Mario Vega / Pastor General Misión Cristiana Elim
La pandemia del nuevo coronavirus ha impactado a la humanidad, en primer lugar, por su universalidad. El virus se ha extendido por el mundo llegando a lugares tan distantes como la Polinesia Francesa, la isla de Pascua y Groenlandia. Solo quedan 19 países que continúan sin reportar casos positivos, de los cuales la mayor parte son islas. Lo anterior, se debe aclarar, es al momento de escribir este artículo, porque los datos cambian todos los días. Eso nos conduce al segundo elemento impactante de la pandemia y es su velocidad de propagación. Todo comenzó en diciembre de 2019 y en cuatro meses ha contagiado a más de un millón de personas; nuevamente debo aclarar, al momento de escribir este artículo. El indetenible avance del nuevo coronavirus ha tomado a la humanidad por sorpresa cambiando súbitamente nuestra forma de vida. En los Estados Unidos, los reclamos de beneficios por desempleo han aumentado a más del 3000%, un incremento que los economistas califican como «asombrosamente horrible» y que implica la pérdida del 6% de la fuerza laboral de ese país. La pandemia irrumpió sin previo aviso para imponer su propia agenda a las nuestras. En todo el mundo se cancelaron eventos deportivos, conferencias, cumbres, conciertos, bodas, viajes, negocios, reservaciones y multitud de actividades que cambiaron las prioridades súbitamente.
El hombre, ser resistente al cambio, ha tenido que reconocer su fragilidad y aceptar forzosamente cambiar su rutina y gastar sus ahorros de manera no planeada. Para unos, eso ha significado llegar al hambre. Para otros, adoptar una vida más espartana, disminuyendo el consumo y la inversión para enfocarse en lo esencial. Eso hablando del plano individual, pero, en el macroeconómico, el Fondo Monetario Internacional se prepara para movilizar un millón de millones de dólares para contribuir a aliviar los efectos económicos y humanitarios de la pandemia. Ese billón es toda la capacidad de préstamo que posee el organismo con lo que la civilización, tal como la conocemos ahora, está invirtiendo su última reserva.
La vida trastornada ha replanteado la agenda mundial. Sus principales elementos son ahora comunes a todas las naciones: atender la emergencia sanitaria y reconstruir la economía. El presente es un punto de inflexión importante que se puede aprovechar para preguntarnos sobre el futuro. Cuando todo esto pase ¿volveremos a ser igual que antes? Al revalorar lo esencial de la vida ¿hay un camino diferente que nos gustaría tomar de aquí en adelante? Los más optimistas dicen que saldremos más humanos, más solidarios y unidos que nunca. Otros, solo visualizan una vuelta a la rutina anterior sin mayores transformaciones.

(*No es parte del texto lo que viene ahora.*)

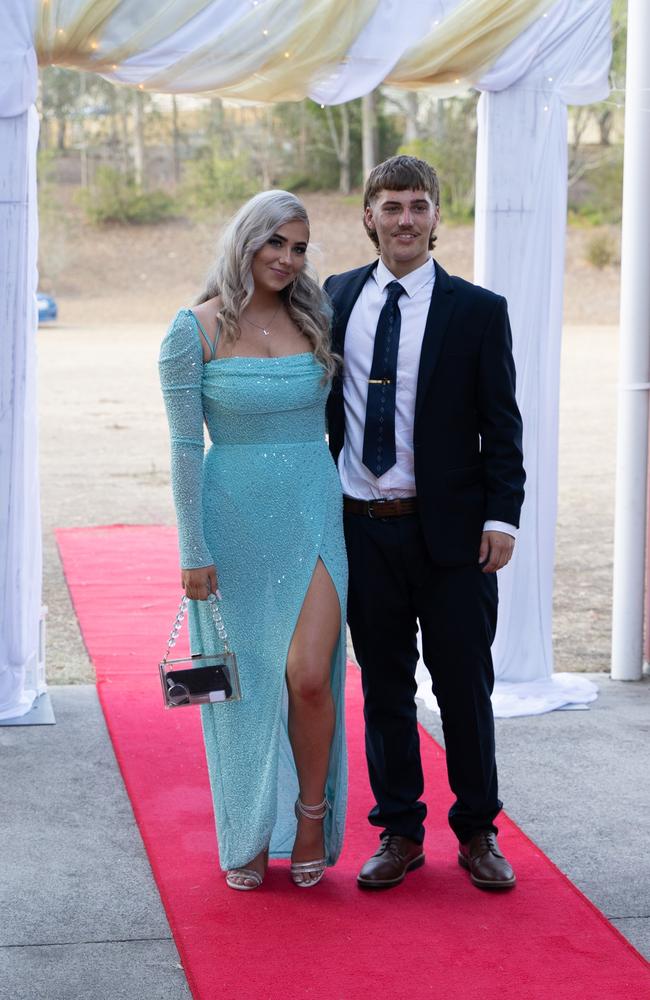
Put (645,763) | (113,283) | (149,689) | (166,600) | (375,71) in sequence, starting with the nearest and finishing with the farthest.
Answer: (645,763)
(375,71)
(149,689)
(166,600)
(113,283)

La verdad es que no habrá más cambios en nosotros que los que decidamos hacer. No es el final de la pandemia el que revelará lo que somos, son nuestros hechos de hoy los que revelan lo que seremos. Si invertimos nuestras energías en sembrar egoísmos y odios, si nos comportamos de manera vil con las personas a quienes deberíamos acoger, por seguro que el final de la pandemia no hará otra cosa más que consolidar lo que ya somos. Por el contrario, si nos sirve para volvernos más sensibles y humanos, la crisis, en medio de todas sus penas y dolores, servirá para convertirnos en mejores personas. Ayudándonos a reconocer nuestra fragilidad y a descubrir al otro, que es nuestro vecino, nuestro prójimo.